*Given instruction*
Copy each of the records below word for word, with nothing changed.

--- Begin Working data ---

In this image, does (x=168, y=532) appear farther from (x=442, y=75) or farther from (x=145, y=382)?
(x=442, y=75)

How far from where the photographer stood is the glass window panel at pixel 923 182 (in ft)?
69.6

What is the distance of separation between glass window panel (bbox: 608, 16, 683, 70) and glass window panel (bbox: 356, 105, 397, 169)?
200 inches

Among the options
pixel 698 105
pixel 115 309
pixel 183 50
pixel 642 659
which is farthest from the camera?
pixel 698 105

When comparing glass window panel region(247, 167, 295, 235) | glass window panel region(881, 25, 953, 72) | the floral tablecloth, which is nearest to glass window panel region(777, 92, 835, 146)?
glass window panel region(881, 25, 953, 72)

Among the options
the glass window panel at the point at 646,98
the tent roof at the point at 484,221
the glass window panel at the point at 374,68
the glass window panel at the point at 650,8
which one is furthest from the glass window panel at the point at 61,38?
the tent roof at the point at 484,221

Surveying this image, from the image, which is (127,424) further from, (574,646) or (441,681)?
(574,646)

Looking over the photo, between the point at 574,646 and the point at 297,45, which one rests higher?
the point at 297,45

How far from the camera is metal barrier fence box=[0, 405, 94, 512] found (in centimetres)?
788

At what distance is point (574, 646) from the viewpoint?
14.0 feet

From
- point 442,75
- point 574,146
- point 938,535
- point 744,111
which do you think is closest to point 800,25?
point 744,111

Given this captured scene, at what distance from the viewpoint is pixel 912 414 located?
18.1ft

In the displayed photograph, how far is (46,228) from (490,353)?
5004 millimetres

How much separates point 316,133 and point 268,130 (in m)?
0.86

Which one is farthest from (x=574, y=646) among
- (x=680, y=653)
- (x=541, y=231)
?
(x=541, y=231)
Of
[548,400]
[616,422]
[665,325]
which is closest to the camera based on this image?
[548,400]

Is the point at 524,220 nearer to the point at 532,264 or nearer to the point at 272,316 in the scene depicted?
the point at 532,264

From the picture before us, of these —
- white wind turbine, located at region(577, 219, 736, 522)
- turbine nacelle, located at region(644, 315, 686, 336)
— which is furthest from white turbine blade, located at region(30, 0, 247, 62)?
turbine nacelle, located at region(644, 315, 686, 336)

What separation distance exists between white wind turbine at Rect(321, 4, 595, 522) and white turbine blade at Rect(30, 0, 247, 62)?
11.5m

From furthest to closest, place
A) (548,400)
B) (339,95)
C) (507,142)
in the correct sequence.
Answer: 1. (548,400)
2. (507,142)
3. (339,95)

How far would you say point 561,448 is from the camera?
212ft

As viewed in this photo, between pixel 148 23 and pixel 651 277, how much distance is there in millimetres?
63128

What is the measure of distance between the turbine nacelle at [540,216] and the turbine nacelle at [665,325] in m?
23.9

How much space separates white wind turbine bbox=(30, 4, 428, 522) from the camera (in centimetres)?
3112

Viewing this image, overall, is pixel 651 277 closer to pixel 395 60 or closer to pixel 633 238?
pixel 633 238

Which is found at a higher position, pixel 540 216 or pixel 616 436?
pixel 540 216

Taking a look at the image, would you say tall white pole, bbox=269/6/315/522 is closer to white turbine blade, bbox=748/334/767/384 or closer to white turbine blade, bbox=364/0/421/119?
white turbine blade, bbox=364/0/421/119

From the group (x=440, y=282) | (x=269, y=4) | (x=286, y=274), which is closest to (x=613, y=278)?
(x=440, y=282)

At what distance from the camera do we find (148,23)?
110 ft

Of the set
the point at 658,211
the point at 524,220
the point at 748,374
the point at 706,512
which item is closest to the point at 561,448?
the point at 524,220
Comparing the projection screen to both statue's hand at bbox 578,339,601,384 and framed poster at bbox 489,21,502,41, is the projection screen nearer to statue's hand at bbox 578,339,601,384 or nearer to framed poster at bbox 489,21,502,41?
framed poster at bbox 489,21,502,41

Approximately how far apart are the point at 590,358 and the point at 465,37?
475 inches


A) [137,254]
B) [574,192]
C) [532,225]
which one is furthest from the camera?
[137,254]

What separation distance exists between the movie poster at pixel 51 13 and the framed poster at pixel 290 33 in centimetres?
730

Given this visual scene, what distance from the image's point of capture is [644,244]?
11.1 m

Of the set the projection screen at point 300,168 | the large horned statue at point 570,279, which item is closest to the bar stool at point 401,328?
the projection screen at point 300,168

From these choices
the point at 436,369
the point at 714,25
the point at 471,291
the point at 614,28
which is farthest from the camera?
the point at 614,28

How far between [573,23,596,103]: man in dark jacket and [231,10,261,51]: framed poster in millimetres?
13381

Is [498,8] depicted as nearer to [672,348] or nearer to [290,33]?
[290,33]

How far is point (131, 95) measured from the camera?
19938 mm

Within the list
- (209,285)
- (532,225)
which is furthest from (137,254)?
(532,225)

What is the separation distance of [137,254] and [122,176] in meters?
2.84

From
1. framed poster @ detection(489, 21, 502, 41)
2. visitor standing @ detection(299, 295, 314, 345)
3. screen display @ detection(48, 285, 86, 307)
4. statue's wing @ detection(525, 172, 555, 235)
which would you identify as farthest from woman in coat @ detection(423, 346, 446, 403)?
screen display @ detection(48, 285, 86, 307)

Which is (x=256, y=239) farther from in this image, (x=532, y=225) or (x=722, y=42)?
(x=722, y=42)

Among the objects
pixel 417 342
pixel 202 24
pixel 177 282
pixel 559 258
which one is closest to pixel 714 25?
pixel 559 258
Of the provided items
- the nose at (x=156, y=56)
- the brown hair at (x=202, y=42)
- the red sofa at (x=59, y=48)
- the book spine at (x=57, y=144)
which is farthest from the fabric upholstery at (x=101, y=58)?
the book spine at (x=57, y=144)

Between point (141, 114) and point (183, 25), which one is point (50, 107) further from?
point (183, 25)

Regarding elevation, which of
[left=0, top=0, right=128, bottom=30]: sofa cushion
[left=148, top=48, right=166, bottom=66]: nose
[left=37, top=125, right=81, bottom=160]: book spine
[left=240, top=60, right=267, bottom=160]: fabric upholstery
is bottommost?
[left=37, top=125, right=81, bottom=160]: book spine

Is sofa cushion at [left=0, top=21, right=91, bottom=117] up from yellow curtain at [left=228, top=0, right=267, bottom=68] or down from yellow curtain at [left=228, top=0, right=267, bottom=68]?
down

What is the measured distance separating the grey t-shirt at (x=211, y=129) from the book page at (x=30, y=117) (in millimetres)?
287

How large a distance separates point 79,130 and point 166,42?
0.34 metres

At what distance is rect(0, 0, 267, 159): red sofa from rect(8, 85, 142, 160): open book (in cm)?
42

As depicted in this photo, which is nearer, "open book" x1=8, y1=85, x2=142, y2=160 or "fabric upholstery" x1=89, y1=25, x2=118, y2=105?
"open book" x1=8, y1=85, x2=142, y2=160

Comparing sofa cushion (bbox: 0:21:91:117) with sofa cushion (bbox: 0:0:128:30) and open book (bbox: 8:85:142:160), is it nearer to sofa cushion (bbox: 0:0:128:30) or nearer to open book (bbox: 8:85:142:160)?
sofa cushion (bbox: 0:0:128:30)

--- End Working data ---

*Finished exercise*
In this image, does (x=168, y=532) appear farther from (x=442, y=75) or farther from (x=145, y=382)?
(x=442, y=75)

How far from where the photographer stood is the glass window panel at pixel 923 182 (in ft)?
69.6

What is the distance of separation between glass window panel (bbox: 608, 16, 683, 70) and glass window panel (bbox: 356, 105, 397, 169)?
200 inches

Among the options
pixel 698 105
pixel 115 309
pixel 183 50
pixel 642 659
which is farthest from the camera?
pixel 698 105

When comparing glass window panel region(247, 167, 295, 235) | glass window panel region(881, 25, 953, 72) | the floral tablecloth, which is nearest to glass window panel region(777, 92, 835, 146)?
glass window panel region(881, 25, 953, 72)

Among the options
the glass window panel at the point at 646,98
the tent roof at the point at 484,221
the glass window panel at the point at 374,68
the glass window panel at the point at 650,8
which one is furthest from the glass window panel at the point at 61,38?
the tent roof at the point at 484,221

Surveying this image, from the image, which is (127,424) further from, (574,646) or (441,681)?
(574,646)

Looking over the photo, between the point at 574,646 and the point at 297,45, which one rests higher?
the point at 297,45

How far from the camera is metal barrier fence box=[0, 405, 94, 512] found (in centimetres)?
788

At what distance is point (574, 646) from the viewpoint?
14.0 feet

From
- point 442,75
- point 574,146
- point 938,535
- point 744,111
which do you think is closest to point 800,25?
point 744,111

Given this captured scene, at what distance from the viewpoint is pixel 912 414 located?
18.1ft

In the displayed photograph, how far is (46,228) from (490,353)?
5004 millimetres

How much separates point 316,133 and point 268,130 (in m)?
0.86

Which one is farthest from (x=574, y=646) among
- (x=680, y=653)
- (x=541, y=231)
?
(x=541, y=231)
Of
[548,400]
[616,422]
[665,325]
which is closest to the camera based on this image?
[548,400]

Is the point at 524,220 nearer to the point at 532,264 or nearer to the point at 272,316 in the scene depicted?
the point at 532,264

From the picture before us, of these —
- white wind turbine, located at region(577, 219, 736, 522)
- turbine nacelle, located at region(644, 315, 686, 336)
— which is furthest from white turbine blade, located at region(30, 0, 247, 62)?
turbine nacelle, located at region(644, 315, 686, 336)

What separation distance exists between white wind turbine at Rect(321, 4, 595, 522) and white turbine blade at Rect(30, 0, 247, 62)?
11.5m

From furthest to closest, place
A) (548,400)
B) (339,95)
C) (507,142)
in the correct sequence.
Answer: 1. (548,400)
2. (507,142)
3. (339,95)

How far would you say point 561,448 is from the camera?
212ft

As viewed in this photo, between pixel 148 23 and pixel 651 277, how much distance is there in millimetres?
63128

What is the measure of distance between the turbine nacelle at [540,216] and the turbine nacelle at [665,325] in m?
23.9

How much space separates white wind turbine bbox=(30, 4, 428, 522) from the camera (in centimetres)?
3112

Viewing this image, overall, is pixel 651 277 closer to pixel 395 60 or closer to pixel 633 238?
pixel 633 238

Which is found at a higher position, pixel 540 216 or pixel 616 436?
pixel 540 216

Taking a look at the image, would you say tall white pole, bbox=269/6/315/522 is closer to white turbine blade, bbox=748/334/767/384 or closer to white turbine blade, bbox=364/0/421/119?
white turbine blade, bbox=364/0/421/119

From the group (x=440, y=282) | (x=269, y=4) | (x=286, y=274), which is closest to (x=613, y=278)?
(x=440, y=282)

At what distance from the camera do we find (148,23)?
110 ft

Of the set
the point at 658,211
the point at 524,220
the point at 748,374
the point at 706,512
which item is closest to the point at 561,448?
the point at 524,220
Comparing the projection screen to both statue's hand at bbox 578,339,601,384 and framed poster at bbox 489,21,502,41, is the projection screen nearer to statue's hand at bbox 578,339,601,384 or nearer to framed poster at bbox 489,21,502,41?
framed poster at bbox 489,21,502,41

Approximately how far apart are the point at 590,358 and the point at 465,37?
475 inches


A) [137,254]
B) [574,192]
C) [532,225]
which one is furthest from the camera?
[137,254]

What separation distance exists between the movie poster at pixel 51 13 and the framed poster at pixel 290 33 in centimetres?
730

Given this visual scene, what distance from the image's point of capture is [644,244]?
11.1 m

Of the set the projection screen at point 300,168 | the large horned statue at point 570,279, which item is closest to the bar stool at point 401,328?
the projection screen at point 300,168

From these choices
the point at 436,369
the point at 714,25
the point at 471,291
the point at 614,28
which is farthest from the camera?
the point at 614,28

How far between [573,23,596,103]: man in dark jacket and [231,10,261,51]: framed poster in millimetres?
13381

Is [498,8] depicted as nearer to [672,348] or nearer to [290,33]?
[290,33]

How far is point (131, 95) measured from the camera?
19938 mm

Within the list
- (209,285)
- (532,225)
which is furthest from (137,254)?
(532,225)

What is the separation distance of [137,254] and [122,176] in meters?
2.84

From
1. framed poster @ detection(489, 21, 502, 41)
2. visitor standing @ detection(299, 295, 314, 345)
3. screen display @ detection(48, 285, 86, 307)
4. statue's wing @ detection(525, 172, 555, 235)
which would you identify as farthest from woman in coat @ detection(423, 346, 446, 403)?
screen display @ detection(48, 285, 86, 307)

Which is (x=256, y=239) farther from in this image, (x=532, y=225) or (x=722, y=42)?
(x=722, y=42)

Among the objects
pixel 417 342
pixel 202 24
pixel 177 282
pixel 559 258
which one is closest to pixel 714 25?
pixel 559 258
Of the provided items
- the nose at (x=156, y=56)
- the brown hair at (x=202, y=42)
- the red sofa at (x=59, y=48)
- the book spine at (x=57, y=144)
which is farthest from the fabric upholstery at (x=101, y=58)?
the book spine at (x=57, y=144)

Between point (141, 114) and point (183, 25), which one is point (50, 107) further from?
point (183, 25)

Regarding elevation, which of
[left=0, top=0, right=128, bottom=30]: sofa cushion
[left=148, top=48, right=166, bottom=66]: nose
[left=37, top=125, right=81, bottom=160]: book spine
[left=240, top=60, right=267, bottom=160]: fabric upholstery
is bottommost?
[left=37, top=125, right=81, bottom=160]: book spine

Is sofa cushion at [left=0, top=21, right=91, bottom=117] up from yellow curtain at [left=228, top=0, right=267, bottom=68] or down from yellow curtain at [left=228, top=0, right=267, bottom=68]?
down

What is the measured distance separating the grey t-shirt at (x=211, y=129) from the book page at (x=30, y=117) (in millimetres)?
287

How large a distance separates point 79,130 and point 166,42?
0.34 metres

At what distance is rect(0, 0, 267, 159): red sofa from rect(8, 85, 142, 160): open book (in cm)?
42

As depicted in this photo, which is nearer, "open book" x1=8, y1=85, x2=142, y2=160 or "fabric upholstery" x1=89, y1=25, x2=118, y2=105?
"open book" x1=8, y1=85, x2=142, y2=160

Comparing sofa cushion (bbox: 0:21:91:117) with sofa cushion (bbox: 0:0:128:30) and open book (bbox: 8:85:142:160), is it nearer to sofa cushion (bbox: 0:0:128:30) or nearer to open book (bbox: 8:85:142:160)?
sofa cushion (bbox: 0:0:128:30)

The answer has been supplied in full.